Plusieurs propriétaires obtiennent un numéro de CITQ de façon frauduleuse en faisant croire que le logement annoncé est leur résidence principale, selon Murray Cox, fondateur du site Inside Airbnb, qui dénonce la location à court terme en raison de son impact sur le parc locatif.

M. Cox estime que, en incitant les utilisateurs à annoncer leurs logements pour des périodes de plus de 31 jours, Airbnb les pousse dans une zone grise : ils n’ont plus à respecter la Loi sur l’hébergement touristique, mais ils risquent également de ne pas respecter les lois destinées à protéger les locataires, selon lui.

Au ministère du Tourisme, on affirme être au courant du problème. « La loi oblige les locateurs de toutes les catégories d’hébergement reconnu par la loi à obtenir et à afficher, peu importe où ils en font la promotion, un numéro d’enregistrement. Bien que les locateurs aient cette obligation, on constate que plusieurs plateformes font la promotion d’hébergement sans numéro ou avec un faux numéro d’enregistrement, » indique le porte-parole Jean-Manuel Téotonio, dans une réponse écrite à nos questions.

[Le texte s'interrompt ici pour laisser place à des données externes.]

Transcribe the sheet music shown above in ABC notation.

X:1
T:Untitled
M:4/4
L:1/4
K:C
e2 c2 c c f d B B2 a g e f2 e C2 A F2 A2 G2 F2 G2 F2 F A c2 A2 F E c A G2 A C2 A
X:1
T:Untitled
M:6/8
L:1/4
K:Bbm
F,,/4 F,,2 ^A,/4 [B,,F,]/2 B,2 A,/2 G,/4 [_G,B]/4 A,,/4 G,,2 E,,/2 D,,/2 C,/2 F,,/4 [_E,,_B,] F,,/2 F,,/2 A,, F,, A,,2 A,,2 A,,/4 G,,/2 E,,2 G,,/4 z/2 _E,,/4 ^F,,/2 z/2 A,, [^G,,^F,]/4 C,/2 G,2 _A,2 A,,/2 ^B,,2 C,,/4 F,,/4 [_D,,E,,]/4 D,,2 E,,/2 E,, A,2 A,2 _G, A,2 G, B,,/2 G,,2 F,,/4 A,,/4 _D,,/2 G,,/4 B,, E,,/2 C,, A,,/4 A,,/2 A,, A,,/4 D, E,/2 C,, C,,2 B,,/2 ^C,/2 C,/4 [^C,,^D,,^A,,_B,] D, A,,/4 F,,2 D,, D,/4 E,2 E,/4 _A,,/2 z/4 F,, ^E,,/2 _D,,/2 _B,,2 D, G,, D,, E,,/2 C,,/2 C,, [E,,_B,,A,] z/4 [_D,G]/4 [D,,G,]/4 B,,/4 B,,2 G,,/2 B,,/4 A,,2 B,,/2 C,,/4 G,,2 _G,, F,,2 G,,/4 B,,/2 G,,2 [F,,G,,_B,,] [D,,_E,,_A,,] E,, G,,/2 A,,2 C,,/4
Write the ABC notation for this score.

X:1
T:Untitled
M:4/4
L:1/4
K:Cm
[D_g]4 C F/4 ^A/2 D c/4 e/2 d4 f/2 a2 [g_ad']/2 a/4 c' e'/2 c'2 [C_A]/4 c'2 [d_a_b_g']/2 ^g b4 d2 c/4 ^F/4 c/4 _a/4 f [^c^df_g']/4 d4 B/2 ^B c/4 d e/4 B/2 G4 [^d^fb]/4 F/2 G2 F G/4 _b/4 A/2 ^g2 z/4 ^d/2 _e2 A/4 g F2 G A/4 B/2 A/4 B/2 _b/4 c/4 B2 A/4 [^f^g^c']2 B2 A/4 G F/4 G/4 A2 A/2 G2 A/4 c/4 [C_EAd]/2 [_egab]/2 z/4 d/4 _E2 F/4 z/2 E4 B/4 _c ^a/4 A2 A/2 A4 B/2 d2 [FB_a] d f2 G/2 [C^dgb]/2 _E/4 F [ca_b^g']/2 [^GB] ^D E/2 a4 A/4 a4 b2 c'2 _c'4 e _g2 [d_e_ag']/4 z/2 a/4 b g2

Il rappelle la volonté de la ministre du Tourisme, Caroline Proulx, de déposer au cours des prochaines semaines un projet de loi pour réviser la Loi sur l’hébergement touristique, afin de tenir responsables Airbnb et les autres plateformes du genre, qui ne pourront publier que des offres d’hébergement dûment certifiées, sous peine de sanctions.

En attendant, ceux qui font de l’hébergement touristique sans permis s’exposent toujours à des amendes.

Chez Airbnb, un porte-parole affirme qu’on encourage les « hôtes » à se plier aux règlements locaux, et qu’on propose aux gouvernements le Portail des villes, pour les aider à faire respecter leurs lois et à trouver les annonces sans numéro d’enregistrement valide.